Un juge fédéral rejette la plupart des poursuites engagées par Sarah Silverman contre l'IA

Un juge fédéral rejette la plupart des poursuites de Sarah Silverman contre l’IA

Le juge fédéral Vince Chhabria a réduit les accusations de violation du droit d’auteur, les qualifiant de « absurdes »

La Décision du Juge Chhabria

Le juge fédéral Vince Chhabria a rejeté la plupart des poursuites de Sarah Silverman contre Meta concernant l’utilisation non autorisée de livres protégés par le droit d’auteur pour former des modèles d’intelligence artificielle. Cette décision est un soutien aux entreprises d’intelligence artificielle en matière de propriété intellectuelle.

Les Allégations de Sarah Silverman

En juillet, la comédienne a intenté une action en justice contre OpenAI et Meta, la société mère de Facebook, ainsi qu’un groupe d’auteurs.
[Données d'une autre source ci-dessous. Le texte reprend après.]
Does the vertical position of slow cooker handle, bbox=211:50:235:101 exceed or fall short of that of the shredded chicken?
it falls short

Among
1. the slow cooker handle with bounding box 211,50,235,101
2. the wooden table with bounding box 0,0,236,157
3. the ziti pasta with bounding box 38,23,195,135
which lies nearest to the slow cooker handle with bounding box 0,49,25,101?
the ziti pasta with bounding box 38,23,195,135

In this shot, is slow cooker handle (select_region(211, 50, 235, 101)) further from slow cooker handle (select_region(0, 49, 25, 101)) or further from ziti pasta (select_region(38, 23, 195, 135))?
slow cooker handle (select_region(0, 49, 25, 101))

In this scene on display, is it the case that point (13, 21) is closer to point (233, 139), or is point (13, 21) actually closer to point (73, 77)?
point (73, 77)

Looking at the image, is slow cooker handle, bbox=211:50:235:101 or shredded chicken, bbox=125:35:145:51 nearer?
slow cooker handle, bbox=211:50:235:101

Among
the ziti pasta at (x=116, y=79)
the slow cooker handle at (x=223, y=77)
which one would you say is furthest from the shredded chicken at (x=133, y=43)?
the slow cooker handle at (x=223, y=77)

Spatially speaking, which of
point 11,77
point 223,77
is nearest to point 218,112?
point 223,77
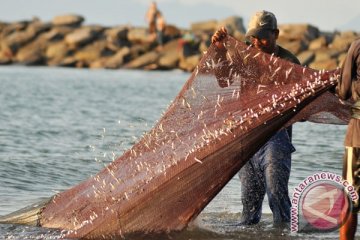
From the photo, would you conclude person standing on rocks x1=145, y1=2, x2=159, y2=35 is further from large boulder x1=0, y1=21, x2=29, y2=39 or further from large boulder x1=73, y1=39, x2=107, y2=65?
large boulder x1=0, y1=21, x2=29, y2=39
Ils étaient accusés d’avoir utilisé leurs œuvres pour entraîner des logiciels d’intelligence artificielle et des chatbots sans autorisation.

Le Rejet des Allégations

Le juge Chhabria a rejeté la théorie de Silverman selon laquelle le modèle d’IA de Meta serait construit sur la violation d’œuvres protégées par le droit d’auteur. Il a déclaré que cette affirmation était « absurde » et qu’il n’y avait aucun élément prouvant que les modèles LLaMA étaient une refonte ou une adaptation des livres des plaignants.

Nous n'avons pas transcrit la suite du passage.